El aprecio de los caracoles como alimento es muy antiguo. Sabemos por diversos documentos que los griegos los consumían y, según Varrón, los romanos construyeron el primer "cochlearium" en tiempos de Julio César. Se trataba de un edificio con instalaciones adecuadas para la cría y engorde de caracoles. Por lo demás, al realizar excavaciones en algunos países, los arqueólogos han descubierto conchas en los lugares donde se asentaron los campamentos de las legiones romanas, principalmente en terrenos calcáreos, que son los que el caracol prefiere en particular. En la antigüedad el caracol se consideraba un manjar delicado y lo mismo ocurría en la Edad Media, cuando se afirmaba que tal plato quedaba reservado a las mesas de los ricos. A partir de la Edad Moderna su empleo se extendió entre las clases humildes.
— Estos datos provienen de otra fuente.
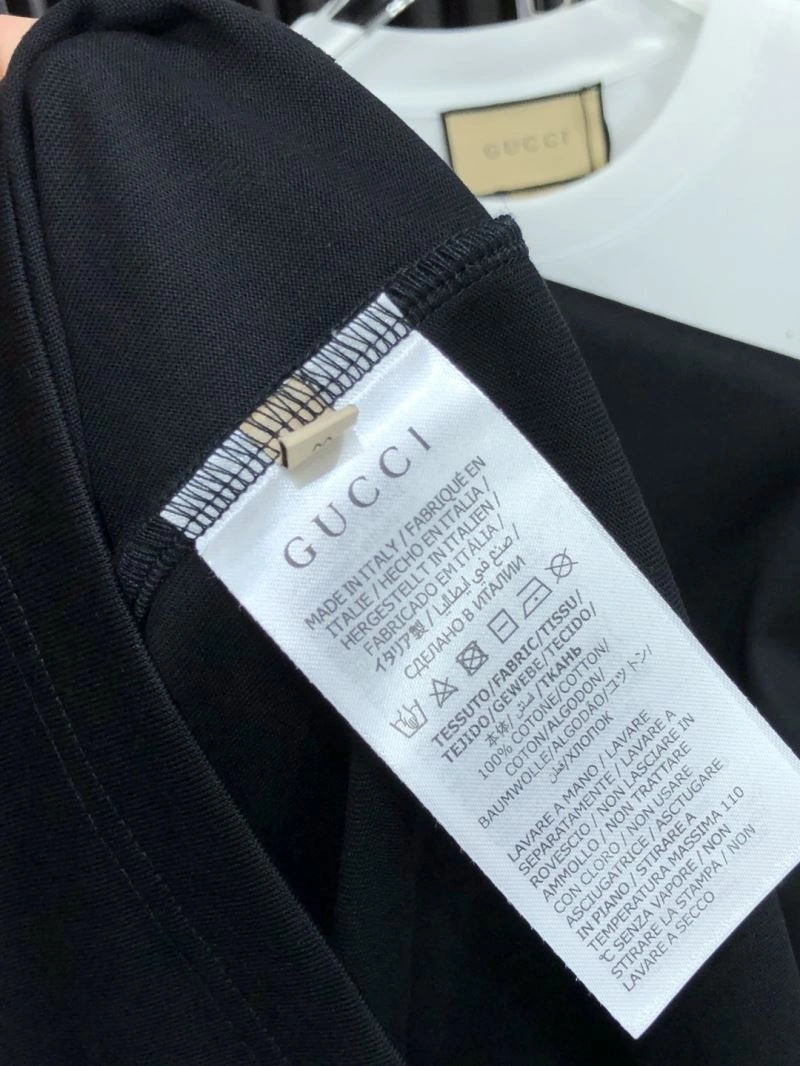 Stylish Gucci T-Shirts 126505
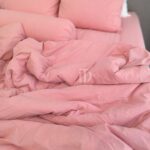 Bộ Ga Bọc Giường COTTON WASHED TONE – DRAP CTW05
Naturalmente, el caracol de Borgoña se consume solamente en las zonas en que habita. En España, donde no existe el Helix pomatia, éste es sustituido en la mesa por el caracol común (Cryptomphalus aspersa), de tamaño ligeramente menor.
No son éstas las únicas especies utilizadas, puesto que en todo el ámbito mediterráneo se consumen no menos de 11 especies diferentes de caracoles, entre ellas el caracol listado. Los caracoles destinados al consumo se recogen directamente en el campo, en general, tras una fuerte lluvia, o bien se crían en parques adecuados, donde alrededor de cada tronco de árbol se instala una tela metálica que limita un pequeño recinto rectangular. El borde superior de la tela se dobla hacia dentro, para impedir la fuga de los animales. En cada uno de los recintos se colocan algunas docenas de caracoles. La recolección debe hacerse cuando el animal entra en el letargo invernal. Entonces estos caracoles se lavan, se secan, y se envasan para la venta.